# Start of DATA FOR PROCESSING
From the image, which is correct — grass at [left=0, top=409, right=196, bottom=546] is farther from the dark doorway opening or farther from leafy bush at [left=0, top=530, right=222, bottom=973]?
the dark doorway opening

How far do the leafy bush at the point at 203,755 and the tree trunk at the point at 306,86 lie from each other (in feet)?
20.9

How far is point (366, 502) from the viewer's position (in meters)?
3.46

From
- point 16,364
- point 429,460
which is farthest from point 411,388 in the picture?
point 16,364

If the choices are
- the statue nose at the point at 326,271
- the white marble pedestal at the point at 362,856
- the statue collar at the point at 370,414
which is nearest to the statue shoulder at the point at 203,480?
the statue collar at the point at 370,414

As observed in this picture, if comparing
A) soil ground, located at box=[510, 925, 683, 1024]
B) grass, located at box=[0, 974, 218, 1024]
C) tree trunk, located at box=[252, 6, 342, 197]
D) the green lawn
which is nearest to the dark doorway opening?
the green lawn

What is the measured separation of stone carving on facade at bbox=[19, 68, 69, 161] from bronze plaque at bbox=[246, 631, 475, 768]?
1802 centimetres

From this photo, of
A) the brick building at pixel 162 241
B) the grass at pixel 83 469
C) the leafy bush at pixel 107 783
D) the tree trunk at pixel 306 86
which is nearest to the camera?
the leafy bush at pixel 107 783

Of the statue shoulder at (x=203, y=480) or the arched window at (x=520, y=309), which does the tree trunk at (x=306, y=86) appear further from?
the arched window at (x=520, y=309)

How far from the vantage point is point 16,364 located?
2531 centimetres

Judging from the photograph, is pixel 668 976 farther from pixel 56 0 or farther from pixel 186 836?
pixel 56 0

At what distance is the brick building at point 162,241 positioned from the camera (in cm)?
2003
# End of DATA FOR PROCESSING
# STATED TASK
Rewrite the part of the listing that opens with the line containing "At what distance" and runs through the end of the listing, replacing "brick building" with "stone building" and leaving everything else unchanged.

# EXERCISE RESPONSE
At what distance is the stone building at point 162,241 positioned from the camera (in cm)?
2003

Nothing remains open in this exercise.